- _What this task involves_:
Set the whole listing down again exactly as written.

- _Data for review_:
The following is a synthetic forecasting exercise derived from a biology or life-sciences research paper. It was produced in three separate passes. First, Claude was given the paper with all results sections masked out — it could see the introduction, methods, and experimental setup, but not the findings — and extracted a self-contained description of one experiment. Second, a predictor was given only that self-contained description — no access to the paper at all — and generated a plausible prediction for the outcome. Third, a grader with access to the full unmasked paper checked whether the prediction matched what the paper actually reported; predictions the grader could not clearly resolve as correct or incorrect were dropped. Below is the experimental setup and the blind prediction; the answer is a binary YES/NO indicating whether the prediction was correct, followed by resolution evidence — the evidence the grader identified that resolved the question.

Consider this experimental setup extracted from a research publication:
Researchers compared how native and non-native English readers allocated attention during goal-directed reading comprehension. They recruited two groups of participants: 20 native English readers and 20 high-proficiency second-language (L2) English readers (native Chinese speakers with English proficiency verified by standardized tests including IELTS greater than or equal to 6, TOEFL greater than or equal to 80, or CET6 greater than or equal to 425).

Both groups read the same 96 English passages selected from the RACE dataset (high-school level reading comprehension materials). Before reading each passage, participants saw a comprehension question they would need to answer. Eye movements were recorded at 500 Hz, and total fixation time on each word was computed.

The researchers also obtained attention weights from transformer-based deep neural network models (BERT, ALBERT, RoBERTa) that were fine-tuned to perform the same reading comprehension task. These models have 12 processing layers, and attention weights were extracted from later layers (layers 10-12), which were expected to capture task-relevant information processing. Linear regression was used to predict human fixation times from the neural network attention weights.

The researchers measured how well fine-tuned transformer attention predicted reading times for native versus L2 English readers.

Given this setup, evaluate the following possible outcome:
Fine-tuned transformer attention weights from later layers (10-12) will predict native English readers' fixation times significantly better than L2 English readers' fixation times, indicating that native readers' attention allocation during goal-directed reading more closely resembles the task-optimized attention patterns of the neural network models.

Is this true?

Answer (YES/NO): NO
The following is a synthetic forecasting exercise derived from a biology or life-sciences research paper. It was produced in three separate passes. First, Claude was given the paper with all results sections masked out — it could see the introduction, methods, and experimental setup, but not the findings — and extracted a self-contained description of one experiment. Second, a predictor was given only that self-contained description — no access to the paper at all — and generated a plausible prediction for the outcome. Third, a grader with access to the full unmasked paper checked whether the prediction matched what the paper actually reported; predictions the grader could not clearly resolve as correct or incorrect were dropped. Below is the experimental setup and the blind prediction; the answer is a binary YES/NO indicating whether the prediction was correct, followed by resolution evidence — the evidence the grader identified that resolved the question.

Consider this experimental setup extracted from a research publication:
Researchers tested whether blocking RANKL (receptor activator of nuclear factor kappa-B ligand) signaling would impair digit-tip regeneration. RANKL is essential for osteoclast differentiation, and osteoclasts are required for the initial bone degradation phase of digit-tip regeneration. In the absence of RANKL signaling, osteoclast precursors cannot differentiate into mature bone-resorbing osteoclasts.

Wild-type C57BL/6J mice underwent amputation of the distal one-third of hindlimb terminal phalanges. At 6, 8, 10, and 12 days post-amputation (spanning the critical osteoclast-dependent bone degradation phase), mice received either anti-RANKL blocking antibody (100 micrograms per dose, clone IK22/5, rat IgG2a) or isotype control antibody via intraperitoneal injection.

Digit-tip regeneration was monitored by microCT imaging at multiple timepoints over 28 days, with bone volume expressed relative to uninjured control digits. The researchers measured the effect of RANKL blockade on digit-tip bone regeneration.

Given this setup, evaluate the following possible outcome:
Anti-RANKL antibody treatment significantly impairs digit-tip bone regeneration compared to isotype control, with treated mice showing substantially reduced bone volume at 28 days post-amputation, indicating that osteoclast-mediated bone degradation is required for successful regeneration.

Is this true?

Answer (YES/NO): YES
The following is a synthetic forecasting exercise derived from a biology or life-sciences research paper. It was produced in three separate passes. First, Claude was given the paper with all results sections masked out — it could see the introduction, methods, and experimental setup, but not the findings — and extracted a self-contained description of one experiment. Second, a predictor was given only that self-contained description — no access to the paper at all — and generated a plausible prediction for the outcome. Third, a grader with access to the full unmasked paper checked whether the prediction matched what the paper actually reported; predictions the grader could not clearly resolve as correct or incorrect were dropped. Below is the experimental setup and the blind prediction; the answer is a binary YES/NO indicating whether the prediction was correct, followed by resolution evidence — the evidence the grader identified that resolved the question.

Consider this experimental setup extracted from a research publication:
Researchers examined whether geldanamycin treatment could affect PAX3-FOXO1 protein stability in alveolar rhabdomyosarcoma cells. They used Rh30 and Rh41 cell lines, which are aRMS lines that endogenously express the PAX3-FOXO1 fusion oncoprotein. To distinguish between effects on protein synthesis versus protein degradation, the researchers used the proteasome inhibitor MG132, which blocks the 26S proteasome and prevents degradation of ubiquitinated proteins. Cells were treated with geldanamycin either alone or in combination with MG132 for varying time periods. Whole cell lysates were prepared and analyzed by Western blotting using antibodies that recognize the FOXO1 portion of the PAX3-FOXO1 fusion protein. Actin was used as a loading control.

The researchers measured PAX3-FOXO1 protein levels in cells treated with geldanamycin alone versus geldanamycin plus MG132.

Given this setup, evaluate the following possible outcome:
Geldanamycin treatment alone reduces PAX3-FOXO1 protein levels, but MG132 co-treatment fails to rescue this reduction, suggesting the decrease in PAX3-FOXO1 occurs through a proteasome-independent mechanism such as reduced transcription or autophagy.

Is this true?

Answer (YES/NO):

- _Finished task_:
The following is a synthetic forecasting exercise derived from a biology or life-sciences research paper. It was produced in three separate passes. First, Claude was given the paper with all results sections masked out — it could see the introduction, methods, and experimental setup, but not the findings — and extracted a self-contained description of one experiment. Second, a predictor was given only that self-contained description — no access to the paper at all — and generated a plausible prediction for the outcome. Third, a grader with access to the full unmasked paper checked whether the prediction matched what the paper actually reported; predictions the grader could not clearly resolve as correct or incorrect were dropped. Below is the experimental setup and the blind prediction; the answer is a binary YES/NO indicating whether the prediction was correct, followed by resolution evidence — the evidence the grader identified that resolved the question.

Consider this experimental setup extracted from a research publication:
Researchers compared how native and non-native English readers allocated attention during goal-directed reading comprehension. They recruited two groups of participants: 20 native English readers and 20 high-proficiency second-language (L2) English readers (native Chinese speakers with English proficiency verified by standardized tests including IELTS greater than or equal to 6, TOEFL greater than or equal to 80, or CET6 greater than or equal to 425).

Both groups read the same 96 English passages selected from the RACE dataset (high-school level reading comprehension materials). Before reading each passage, participants saw a comprehension question they would need to answer. Eye movements were recorded at 500 Hz, and total fixation time on each word was computed.

The researchers also obtained attention weights from transformer-based deep neural network models (BERT, ALBERT, RoBERTa) that were fine-tuned to perform the same reading comprehension task. These models have 12 processing layers, and attention weights were extracted from later layers (layers 10-12), which were expected to capture task-relevant information processing. Linear regression was used to predict human fixation times from the neural network attention weights.

The researchers measured how well fine-tuned transformer attention predicted reading times for native versus L2 English readers.

Given this setup, evaluate the following possible outcome:
Fine-tuned transformer attention weights from later layers (10-12) will predict native English readers' fixation times significantly better than L2 English readers' fixation times, indicating that native readers' attention allocation during goal-directed reading more closely resembles the task-optimized attention patterns of the neural network models.

Is this true?

Answer (YES/NO): NO
The following is a synthetic forecasting exercise derived from a biology or life-sciences research paper. It was produced in three separate passes. First, Claude was given the paper with all results sections masked out — it could see the introduction, methods, and experimental setup, but not the findings — and extracted a self-contained description of one experiment. Second, a predictor was given only that self-contained description — no access to the paper at all — and generated a plausible prediction for the outcome. Third, a grader with access to the full unmasked paper checked whether the prediction matched what the paper actually reported; predictions the grader could not clearly resolve as correct or incorrect were dropped. Below is the experimental setup and the blind prediction; the answer is a binary YES/NO indicating whether the prediction was correct, followed by resolution evidence — the evidence the grader identified that resolved the question.

Consider this experimental setup extracted from a research publication:
Researchers tested whether blocking RANKL (receptor activator of nuclear factor kappa-B ligand) signaling would impair digit-tip regeneration. RANKL is essential for osteoclast differentiation, and osteoclasts are required for the initial bone degradation phase of digit-tip regeneration. In the absence of RANKL signaling, osteoclast precursors cannot differentiate into mature bone-resorbing osteoclasts.

Wild-type C57BL/6J mice underwent amputation of the distal one-third of hindlimb terminal phalanges. At 6, 8, 10, and 12 days post-amputation (spanning the critical osteoclast-dependent bone degradation phase), mice received either anti-RANKL blocking antibody (100 micrograms per dose, clone IK22/5, rat IgG2a) or isotype control antibody via intraperitoneal injection.

Digit-tip regeneration was monitored by microCT imaging at multiple timepoints over 28 days, with bone volume expressed relative to uninjured control digits. The researchers measured the effect of RANKL blockade on digit-tip bone regeneration.

Given this setup, evaluate the following possible outcome:
Anti-RANKL antibody treatment significantly impairs digit-tip bone regeneration compared to isotype control, with treated mice showing substantially reduced bone volume at 28 days post-amputation, indicating that osteoclast-mediated bone degradation is required for successful regeneration.

Is this true?

Answer (YES/NO): YES
The following is a synthetic forecasting exercise derived from a biology or life-sciences research paper. It was produced in three separate passes. First, Claude was given the paper with all results sections masked out — it could see the introduction, methods, and experimental setup, but not the findings — and extracted a self-contained description of one experiment. Second, a predictor was given only that self-contained description — no access to the paper at all — and generated a plausible prediction for the outcome. Third, a grader with access to the full unmasked paper checked whether the prediction matched what the paper actually reported; predictions the grader could not clearly resolve as correct or incorrect were dropped. Below is the experimental setup and the blind prediction; the answer is a binary YES/NO indicating whether the prediction was correct, followed by resolution evidence — the evidence the grader identified that resolved the question.

Consider this experimental setup extracted from a research publication:
Researchers examined whether geldanamycin treatment could affect PAX3-FOXO1 protein stability in alveolar rhabdomyosarcoma cells. They used Rh30 and Rh41 cell lines, which are aRMS lines that endogenously express the PAX3-FOXO1 fusion oncoprotein. To distinguish between effects on protein synthesis versus protein degradation, the researchers used the proteasome inhibitor MG132, which blocks the 26S proteasome and prevents degradation of ubiquitinated proteins. Cells were treated with geldanamycin either alone or in combination with MG132 for varying time periods. Whole cell lysates were prepared and analyzed by Western blotting using antibodies that recognize the FOXO1 portion of the PAX3-FOXO1 fusion protein. Actin was used as a loading control.

The researchers measured PAX3-FOXO1 protein levels in cells treated with geldanamycin alone versus geldanamycin plus MG132.

Given this setup, evaluate the following possible outcome:
Geldanamycin treatment alone reduces PAX3-FOXO1 protein levels, but MG132 co-treatment fails to rescue this reduction, suggesting the decrease in PAX3-FOXO1 occurs through a proteasome-independent mechanism such as reduced transcription or autophagy.

Is this true?

Answer (YES/NO):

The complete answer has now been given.